* [Task to complete] Write out the records below once more, exactly and completely.

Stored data

────────────────────────────────────────

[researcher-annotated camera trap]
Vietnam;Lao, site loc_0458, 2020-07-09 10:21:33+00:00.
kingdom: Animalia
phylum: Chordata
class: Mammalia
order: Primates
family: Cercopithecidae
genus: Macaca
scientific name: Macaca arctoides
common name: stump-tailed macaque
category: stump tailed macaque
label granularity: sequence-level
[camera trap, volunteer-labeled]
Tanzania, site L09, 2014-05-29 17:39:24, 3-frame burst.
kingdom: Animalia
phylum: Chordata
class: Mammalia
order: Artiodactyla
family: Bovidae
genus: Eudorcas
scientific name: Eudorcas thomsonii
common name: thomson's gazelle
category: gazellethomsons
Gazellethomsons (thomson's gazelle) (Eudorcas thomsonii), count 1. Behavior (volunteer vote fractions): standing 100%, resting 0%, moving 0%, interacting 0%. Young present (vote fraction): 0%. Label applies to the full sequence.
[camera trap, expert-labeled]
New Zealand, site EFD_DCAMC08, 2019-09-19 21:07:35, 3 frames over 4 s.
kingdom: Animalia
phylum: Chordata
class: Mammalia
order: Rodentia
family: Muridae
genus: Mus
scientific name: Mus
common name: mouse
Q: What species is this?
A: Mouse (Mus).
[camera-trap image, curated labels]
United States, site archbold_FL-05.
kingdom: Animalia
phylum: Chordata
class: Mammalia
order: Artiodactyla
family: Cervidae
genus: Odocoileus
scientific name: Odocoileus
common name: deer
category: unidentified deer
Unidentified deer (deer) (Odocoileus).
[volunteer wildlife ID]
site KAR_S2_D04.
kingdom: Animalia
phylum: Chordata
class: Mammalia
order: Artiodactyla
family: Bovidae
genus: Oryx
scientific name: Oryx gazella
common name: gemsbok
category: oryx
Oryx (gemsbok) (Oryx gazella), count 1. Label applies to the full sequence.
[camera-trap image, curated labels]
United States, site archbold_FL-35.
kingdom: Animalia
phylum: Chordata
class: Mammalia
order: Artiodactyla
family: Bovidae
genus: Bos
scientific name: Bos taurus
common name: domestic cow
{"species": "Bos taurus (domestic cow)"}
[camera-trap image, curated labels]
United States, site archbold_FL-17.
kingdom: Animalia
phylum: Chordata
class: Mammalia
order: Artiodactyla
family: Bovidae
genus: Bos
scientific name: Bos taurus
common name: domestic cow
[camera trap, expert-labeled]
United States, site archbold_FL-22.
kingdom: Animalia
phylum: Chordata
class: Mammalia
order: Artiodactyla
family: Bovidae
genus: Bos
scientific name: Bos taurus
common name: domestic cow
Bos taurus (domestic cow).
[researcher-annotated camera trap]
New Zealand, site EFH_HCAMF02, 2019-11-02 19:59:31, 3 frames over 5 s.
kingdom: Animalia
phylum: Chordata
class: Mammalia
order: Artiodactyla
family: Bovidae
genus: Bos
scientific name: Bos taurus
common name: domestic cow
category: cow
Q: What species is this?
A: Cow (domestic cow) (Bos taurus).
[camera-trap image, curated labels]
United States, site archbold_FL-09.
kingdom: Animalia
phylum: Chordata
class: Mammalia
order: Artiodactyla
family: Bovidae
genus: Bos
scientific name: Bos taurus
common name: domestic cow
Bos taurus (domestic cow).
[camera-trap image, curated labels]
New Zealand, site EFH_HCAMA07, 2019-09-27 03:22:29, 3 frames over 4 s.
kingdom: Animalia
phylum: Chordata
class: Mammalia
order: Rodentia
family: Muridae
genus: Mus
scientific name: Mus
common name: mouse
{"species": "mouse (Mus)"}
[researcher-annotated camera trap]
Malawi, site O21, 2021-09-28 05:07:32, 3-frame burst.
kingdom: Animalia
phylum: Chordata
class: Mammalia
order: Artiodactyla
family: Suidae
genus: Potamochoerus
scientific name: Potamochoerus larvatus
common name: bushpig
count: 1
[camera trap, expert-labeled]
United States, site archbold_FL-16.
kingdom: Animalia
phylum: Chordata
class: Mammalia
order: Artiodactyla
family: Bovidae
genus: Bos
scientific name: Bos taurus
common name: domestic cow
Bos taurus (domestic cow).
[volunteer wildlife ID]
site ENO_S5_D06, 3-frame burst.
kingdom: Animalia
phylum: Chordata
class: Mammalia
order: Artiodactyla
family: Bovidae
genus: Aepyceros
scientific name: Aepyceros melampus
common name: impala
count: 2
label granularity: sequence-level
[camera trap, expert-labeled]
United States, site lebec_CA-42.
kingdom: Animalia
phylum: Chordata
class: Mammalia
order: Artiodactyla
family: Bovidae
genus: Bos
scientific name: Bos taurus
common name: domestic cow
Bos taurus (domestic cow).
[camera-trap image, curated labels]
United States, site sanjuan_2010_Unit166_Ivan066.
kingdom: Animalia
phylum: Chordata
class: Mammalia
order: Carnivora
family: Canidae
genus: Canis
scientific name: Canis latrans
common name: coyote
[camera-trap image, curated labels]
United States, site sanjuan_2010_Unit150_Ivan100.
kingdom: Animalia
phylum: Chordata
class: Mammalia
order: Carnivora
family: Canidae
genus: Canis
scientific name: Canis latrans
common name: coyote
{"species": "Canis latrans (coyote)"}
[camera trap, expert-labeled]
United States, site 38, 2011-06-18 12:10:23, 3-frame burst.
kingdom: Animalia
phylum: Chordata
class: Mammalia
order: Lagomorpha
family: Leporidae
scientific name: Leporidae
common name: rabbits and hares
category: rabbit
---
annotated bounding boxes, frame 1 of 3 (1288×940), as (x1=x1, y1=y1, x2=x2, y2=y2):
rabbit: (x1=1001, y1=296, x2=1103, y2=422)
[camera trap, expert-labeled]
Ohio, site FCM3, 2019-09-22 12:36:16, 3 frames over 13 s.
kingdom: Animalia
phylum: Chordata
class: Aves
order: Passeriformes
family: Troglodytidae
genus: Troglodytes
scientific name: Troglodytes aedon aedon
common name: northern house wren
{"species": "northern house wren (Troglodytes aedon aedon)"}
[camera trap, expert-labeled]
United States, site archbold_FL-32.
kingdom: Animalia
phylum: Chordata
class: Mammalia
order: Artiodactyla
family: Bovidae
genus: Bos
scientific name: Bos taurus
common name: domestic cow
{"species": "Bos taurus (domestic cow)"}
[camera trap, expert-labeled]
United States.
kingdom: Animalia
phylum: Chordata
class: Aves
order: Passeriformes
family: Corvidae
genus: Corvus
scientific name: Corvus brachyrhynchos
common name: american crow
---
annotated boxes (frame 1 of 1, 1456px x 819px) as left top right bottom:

────────────────────────────────────────

* [Task output]
[researcher-annotated camera trap]
Vietnam;Lao, site loc_0458, 2020-07-09 10:21:33+00:00.
kingdom: Animalia
phylum: Chordata
class: Mammalia
order: Primates
family: Cercopithecidae
genus: Macaca
scientific name: Macaca arctoides
common name: stump-tailed macaque
category: stump tailed macaque
label granularity: sequence-level
[camera trap, volunteer-labeled]
Tanzania, site L09, 2014-05-29 17:39:24, 3-frame burst.
kingdom: Animalia
phylum: Chordata
class: Mammalia
order: Artiodactyla
family: Bovidae
genus: Eudorcas
scientific name: Eudorcas thomsonii
common name: thomson's gazelle
category: gazellethomsons
Gazellethomsons (thomson's gazelle) (Eudorcas thomsonii), count 1. Behavior (volunteer vote fractions): standing 100%, resting 0%, moving 0%, interacting 0%. Young present (vote fraction): 0%. Label applies to the full sequence.
[camera trap, expert-labeled]
New Zealand, site EFD_DCAMC08, 2019-09-19 21:07:35, 3 frames over 4 s.
kingdom: Animalia
phylum: Chordata
class: Mammalia
order: Rodentia
family: Muridae
genus: Mus
scientific name: Mus
common name: mouse
Q: What species is this?
A: Mouse (Mus).
[camera-trap image, curated labels]
United States, site archbold_FL-05.
kingdom: Animalia
phylum: Chordata
class: Mammalia
order: Artiodactyla
family: Cervidae
genus: Odocoileus
scientific name: Odocoileus
common name: deer
category: unidentified deer
Unidentified deer (deer) (Odocoileus).
[volunteer wildlife ID]
site KAR_S2_D04.
kingdom: Animalia
phylum: Chordata
class: Mammalia
order: Artiodactyla
family: Bovidae
genus: Oryx
scientific name: Oryx gazella
common name: gemsbok
category: oryx
Oryx (gemsbok) (Oryx gazella), count 1. Label applies to the full sequence.
[camera-trap image, curated labels]
United States, site archbold_FL-35.
kingdom: Animalia
phylum: Chordata
class: Mammalia
order: Artiodactyla
family: Bovidae
genus: Bos
scientific name: Bos taurus
common name: domestic cow
{"species": "Bos taurus (domestic cow)"}
[camera-trap image, curated labels]
United States, site archbold_FL-17.
kingdom: Animalia
phylum: Chordata
class: Mammalia
order: Artiodactyla
family: Bovidae
genus: Bos
scientific name: Bos taurus
common name: domestic cow
[camera trap, expert-labeled]
United States, site archbold_FL-22.
kingdom: Animalia
phylum: Chordata
class: Mammalia
order: Artiodactyla
family: Bovidae
genus: Bos
scientific name: Bos taurus
common name: domestic cow
Bos taurus (domestic cow).
[researcher-annotated camera trap]
New Zealand, site EFH_HCAMF02, 2019-11-02 19:59:31, 3 frames over 5 s.
kingdom: Animalia
phylum: Chordata
class: Mammalia
order: Artiodactyla
family: Bovidae
genus: Bos
scientific name: Bos taurus
common name: domestic cow
category: cow
Q: What species is this?
A: Cow (domestic cow) (Bos taurus).
[camera-trap image, curated labels]
United States, site archbold_FL-09.
kingdom: Animalia
phylum: Chordata
class: Mammalia
order: Artiodactyla
family: Bovidae
genus: Bos
scientific name: Bos taurus
common name: domestic cow
Bos taurus (domestic cow).
[camera-trap image, curated labels]
New Zealand, site EFH_HCAMA07, 2019-09-27 03:22:29, 3 frames over 4 s.
kingdom: Animalia
phylum: Chordata
class: Mammalia
order: Rodentia
family: Muridae
genus: Mus
scientific name: Mus
common name: mouse
{"species": "mouse (Mus)"}
[researcher-annotated camera trap]
Malawi, site O21, 2021-09-28 05:07:32, 3-frame burst.
kingdom: Animalia
phylum: Chordata
class: Mammalia
order: Artiodactyla
family: Suidae
genus: Potamochoerus
scientific name: Potamochoerus larvatus
common name: bushpig
count: 1
[camera trap, expert-labeled]
United States, site archbold_FL-16.
kingdom: Animalia
phylum: Chordata
class: Mammalia
order: Artiodactyla
family: Bovidae
genus: Bos
scientific name: Bos taurus
common name: domestic cow
Bos taurus (domestic cow).
[volunteer wildlife ID]
site ENO_S5_D06, 3-frame burst.
kingdom: Animalia
phylum: Chordata
class: Mammalia
order: Artiodactyla
family: Bovidae
genus: Aepyceros
scientific name: Aepyceros melampus
common name: impala
count: 2
label granularity: sequence-level
[camera trap, expert-labeled]
United States, site lebec_CA-42.
kingdom: Animalia
phylum: Chordata
class: Mammalia
order: Artiodactyla
family: Bovidae
genus: Bos
scientific name: Bos taurus
common name: domestic cow
Bos taurus (domestic cow).
[camera-trap image, curated labels]
United States, site sanjuan_2010_Unit166_Ivan066.
kingdom: Animalia
phylum: Chordata
class: Mammalia
order: Carnivora
family: Canidae
genus: Canis
scientific name: Canis latrans
common name: coyote
[camera-trap image, curated labels]
United States, site sanjuan_2010_Unit150_Ivan100.
kingdom: Animalia
phylum: Chordata
class: Mammalia
order: Carnivora
family: Canidae
genus: Canis
scientific name: Canis latrans
common name: coyote
{"species": "Canis latrans (coyote)"}
[camera trap, expert-labeled]
United States, site 38, 2011-06-18 12:10:23, 3-frame burst.
kingdom: Animalia
phylum: Chordata
class: Mammalia
order: Lagomorpha
family: Leporidae
scientific name: Leporidae
common name: rabbits and hares
category: rabbit
---
annotated bounding boxes, frame 1 of 3 (1288×940), as (x1=x1, y1=y1, x2=x2, y2=y2):
rabbit: (x1=1001, y1=296, x2=1103, y2=422)
[camera trap, expert-labeled]
Ohio, site FCM3, 2019-09-22 12:36:16, 3 frames over 13 s.
kingdom: Animalia
phylum: Chordata
class: Aves
order: Passeriformes
family: Troglodytidae
genus: Troglodytes
scientific name: Troglodytes aedon aedon
common name: northern house wren
{"species": "northern house wren (Troglodytes aedon aedon)"}
[camera trap, expert-labeled]
United States, site archbold_FL-32.
kingdom: Animalia
phylum: Chordata
class: Mammalia
order: Artiodactyla
family: Bovidae
genus: Bos
scientific name: Bos taurus
common name: domestic cow
{"species": "Bos taurus (domestic cow)"}
[camera trap, expert-labeled]
United States.
kingdom: Animalia
phylum: Chordata
class: Aves
order: Passeriformes
family: Corvidae
genus: Corvus
scientific name: Corvus brachyrhynchos
common name: american crow
---
annotated boxes (frame 1 of 1, 1456px x 819px) as left top right bottom:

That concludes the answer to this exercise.